The Albanians finally locate Reacher after he accidentally leaves one of their stolen cars unsecured while delivering food to the Shevicks. He and Abigail are brought to Dino's office just as an argument breaks out between Dino and his underboss, Jetmir, whom Dino accuses of plotting against him. Jetmir shoots his boss dead and is subsequently killed by another Albanian. The mobsters start firing at each other and Reacher uses the chaos to free himself and kill all of the remaining Albanians before setting fire to their headquarters. Gregory, fearing that he'll be next, tries to kidnap Maria but fails. An enraged Reacher then locates his office, guns down his men and kills Gregory by pushing a heavy bookcase over on him, breaking his neck.

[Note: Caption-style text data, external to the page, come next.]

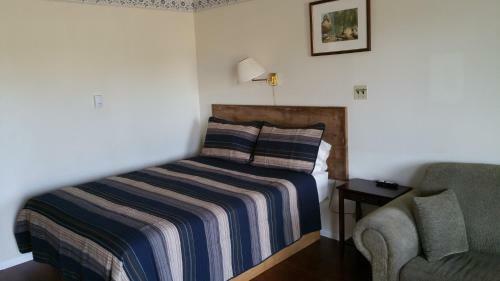 Tantramar Motel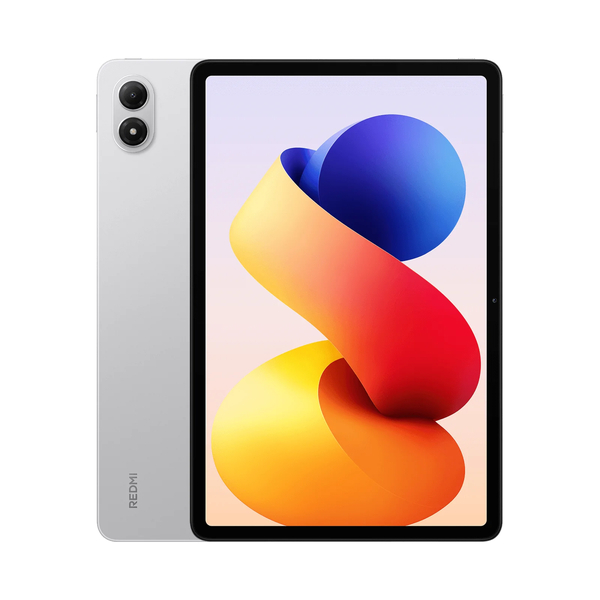 Redmi Pad 2 Pro (Snapdragon 7s Gen 4/8GB/256GB/Xiaomi HyperOS 2/12.1型/SIMスロット：なし/Silver/8G+256G-71050)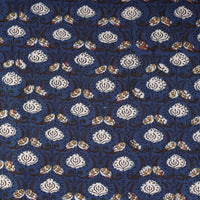 Bagru Fabric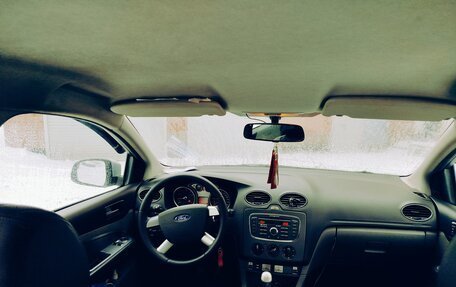 Ford Focus II рестайлинг, 2010 год, 450 000 рублей, 7 фотография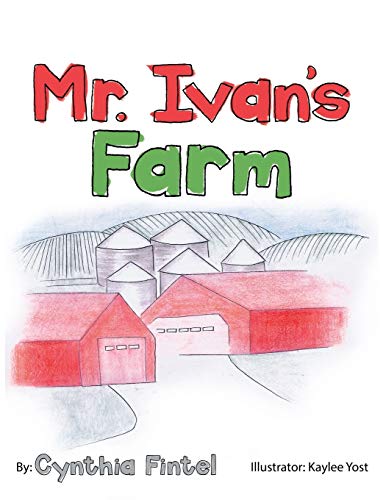 Imagen de archivo de Mr. Ivan's Farm a la venta por Lucky's Textbooks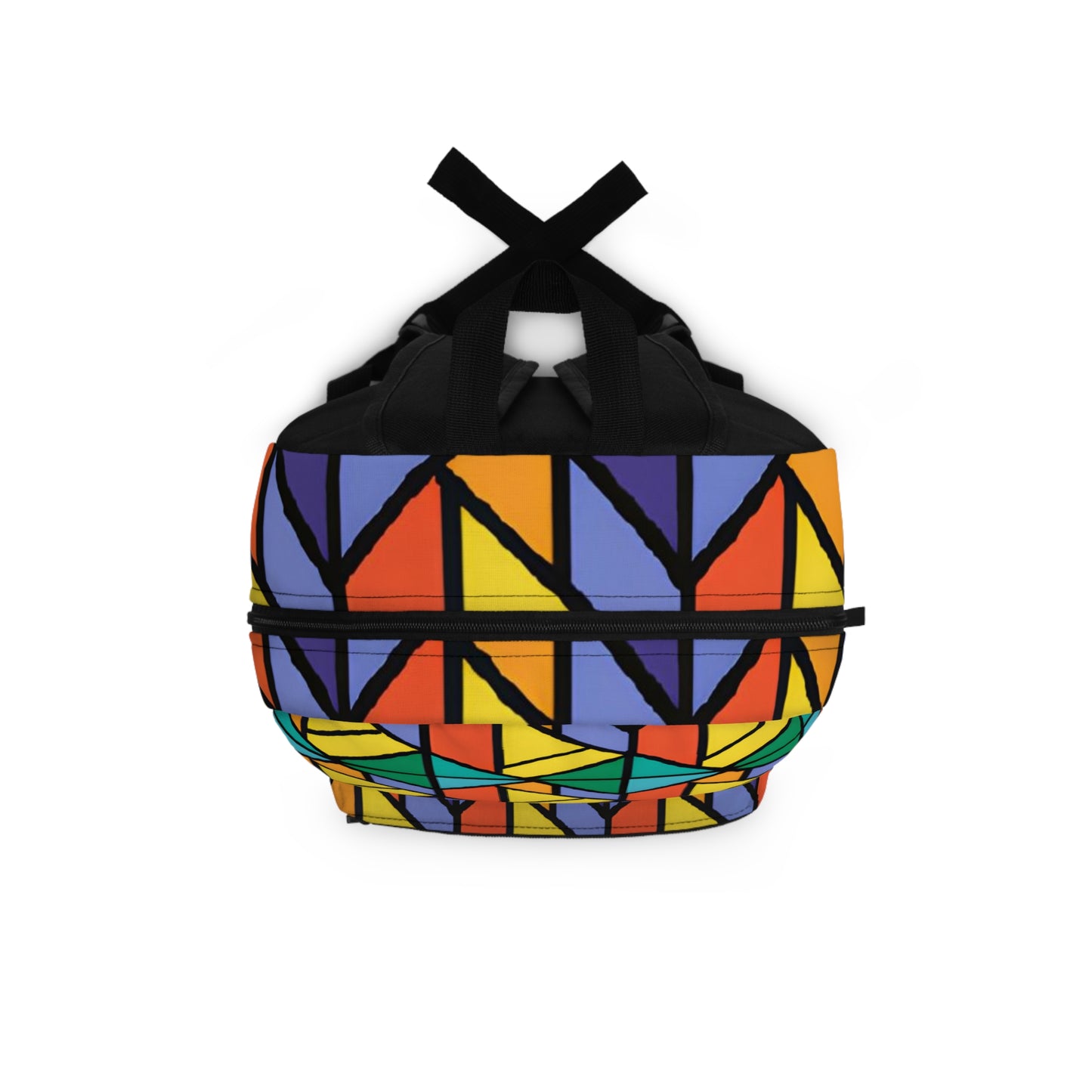 NeonVelvet - Gay Pride Backpack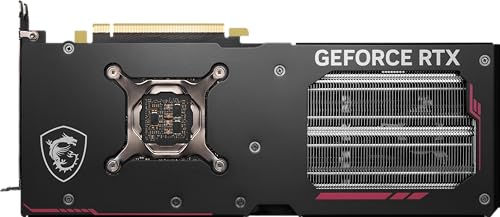 Card đồ họa MSI GAMING X SLIM MLG GeForce RTX 4070 SUPER 12GB slide image 5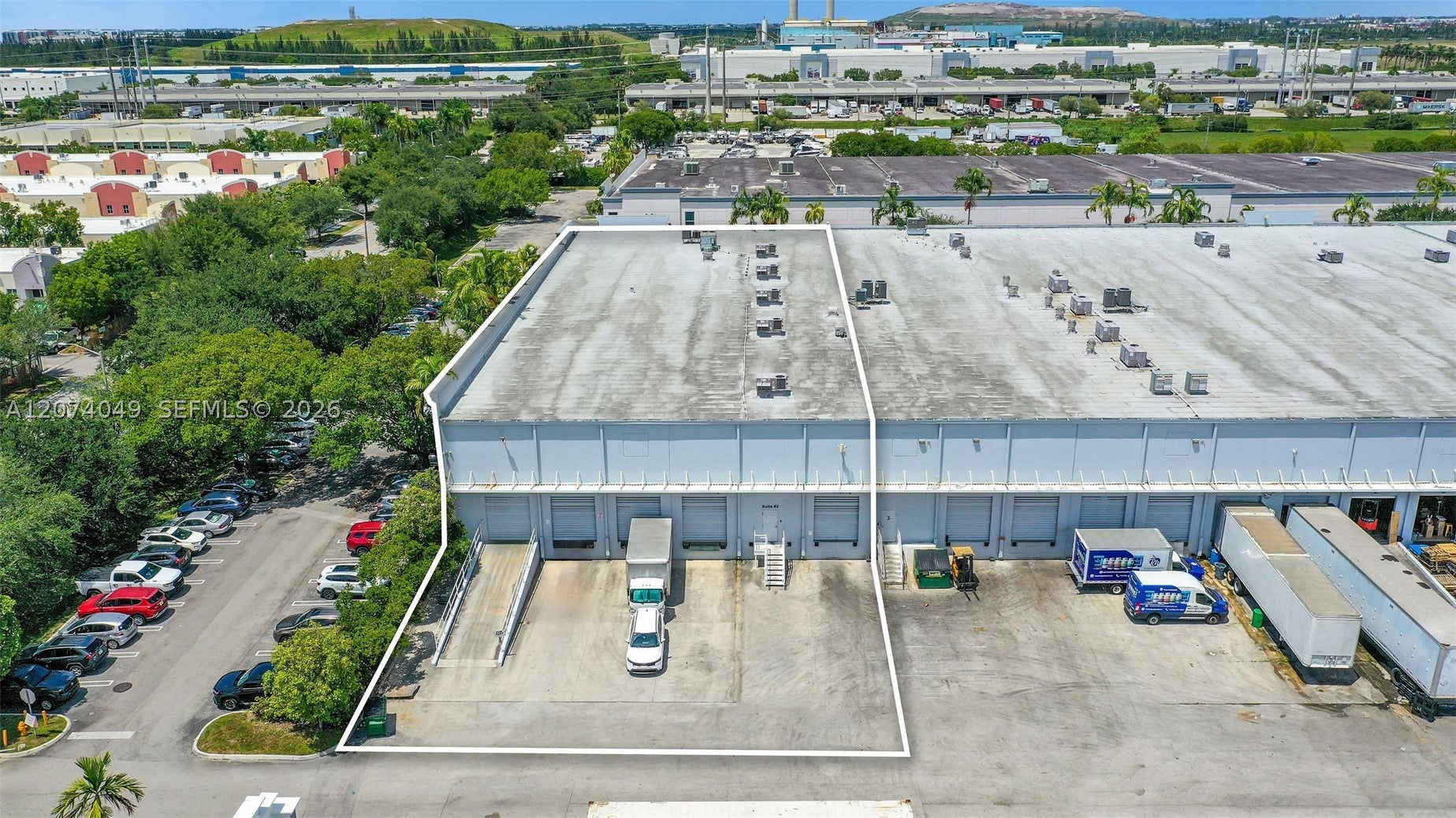 5900 NW 97th Ave C-1 and C-2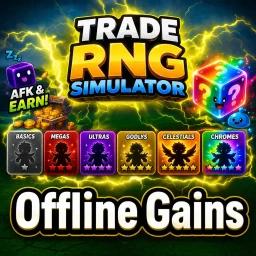 Thumbnail for Trade Rng [Update 3] [Quests][Limited Event]  Game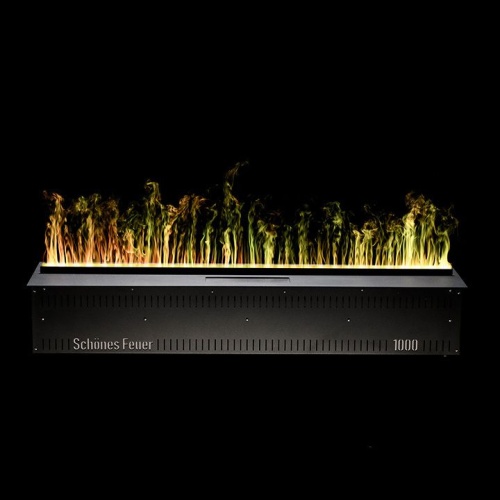 Электроочаг Schönes Feuer 3D FireLine 1200 RGB в Химках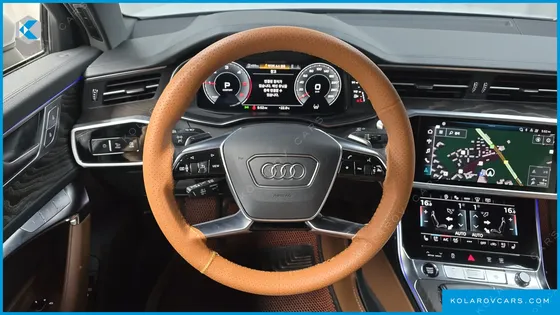 AUDI A6 40 TDI QUATTRO PREMIUM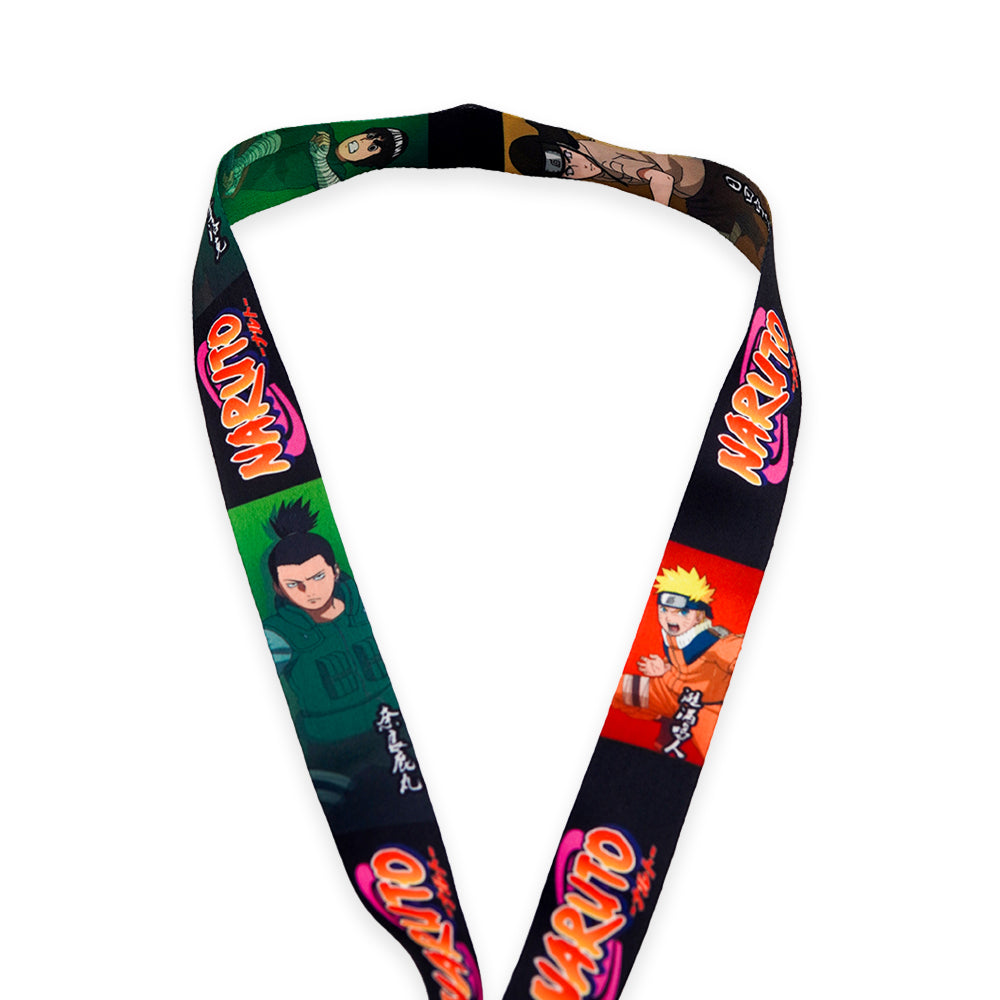 Ninja Lanyards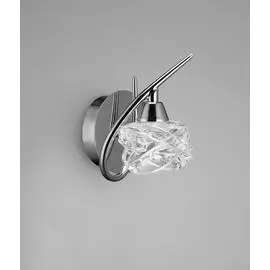 Бра Mantra Maremagnum Chrome 3948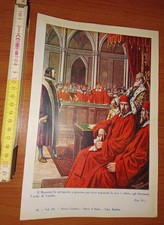 Stampa, Morosini Processato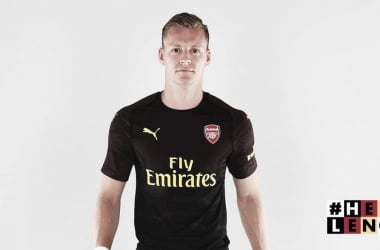 Bernd Leno llega y abre el debate en la portería ‘Gunner’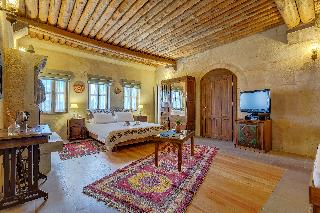 Taskonaklar Hotel Cappadocia fotoÄŸrafÄ±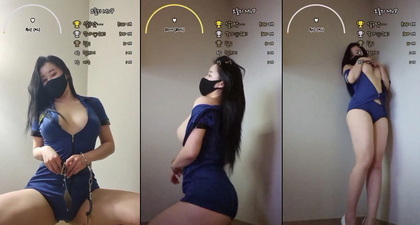 KBJ-24050204: Experiencia Privada con Baby123123
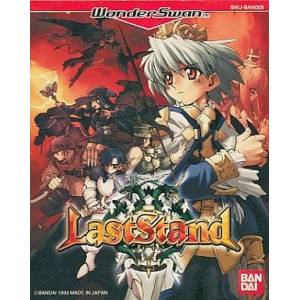 Last Stand [WS - Occasion BE]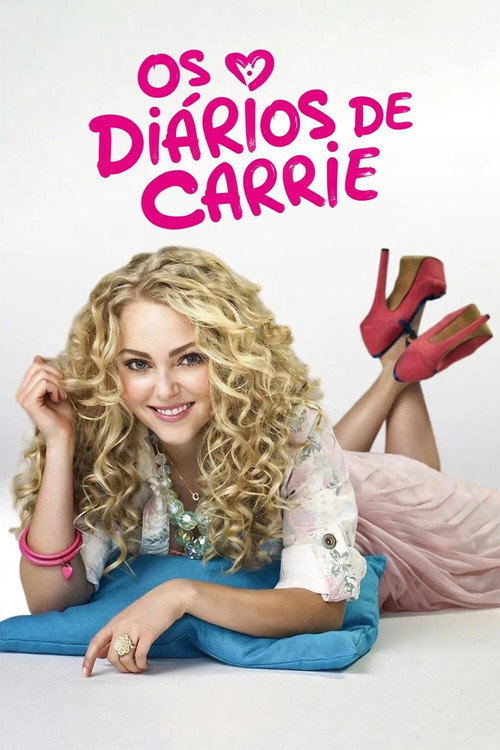 Assistir Os Diários de Carrie
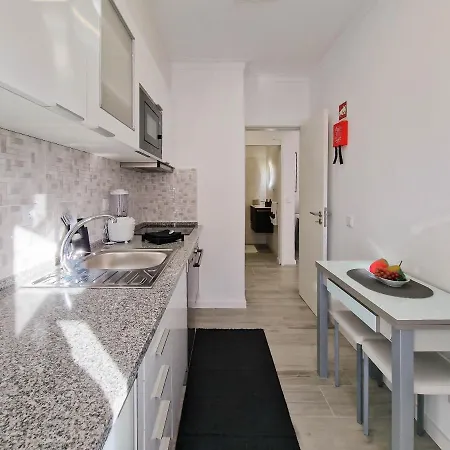 Rocha Candimar Confort *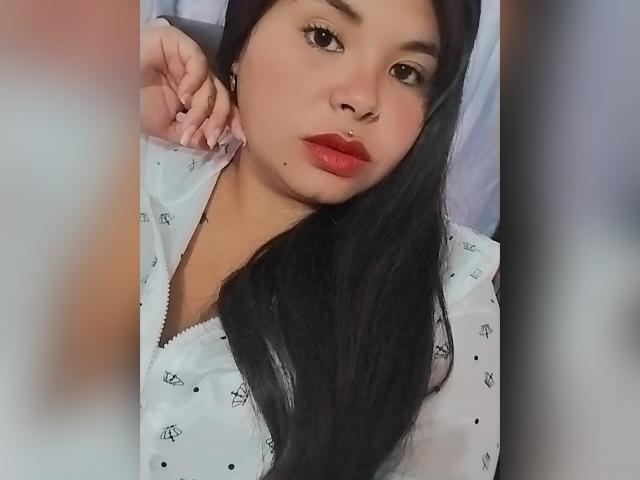 Foto de perfil de modelo de webcam de Roustonson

Guided by Reacher's guess as to where it might be, Vantresca is able to pinpoint the exact location of Trulenko's content farm–the middle floors of a large office building downtown. Reacher, Abby, Barton, Hogan and Vantresca pose as maintenance workers and access the building, slowly working their way through all of the security measures and killing several guards until they finally locate Trulenko. Reacher forces him at gunpoint to transfer all of his money, as well as Gregory's, into Shevick's personal account before shooting him dead and tipping off a Washington Post reporter about the content farm's existence to ensure that it will be shut down and hide everyone's involvement.

With the Shevicks now able to pay for Meg's care and rebuild their lives, Reacher spends one final night with Abigail before they go their separate ways. Reacher makes his way to the depot and quietly boards a bus heading west, resuming his original journey.

==Reception==
The novel received mixed reviews from critics. Publishers Weekly called it "riveting" and a "nail-biter". Kirkus Reviews stated that the novel had "the best premise for a Reacher novel in some time" — and emphasized that this was an indicator that "something has gone off in the series", criticizing the exposition and Child's techniques for depicting violence.

The Hindustan Times found it to be not Child's best work, but nonetheless "engaging and diverting", and noted that its "sense of sameness" (compared to the other books in the series) was "comforting". In the Evening Standard, Mark Sanderson called it "morality pornography", with the action sequences being "operatic, almost comedic". In particular, Sanderson faulted Abby the waitress for having "all the personality of a sexbot".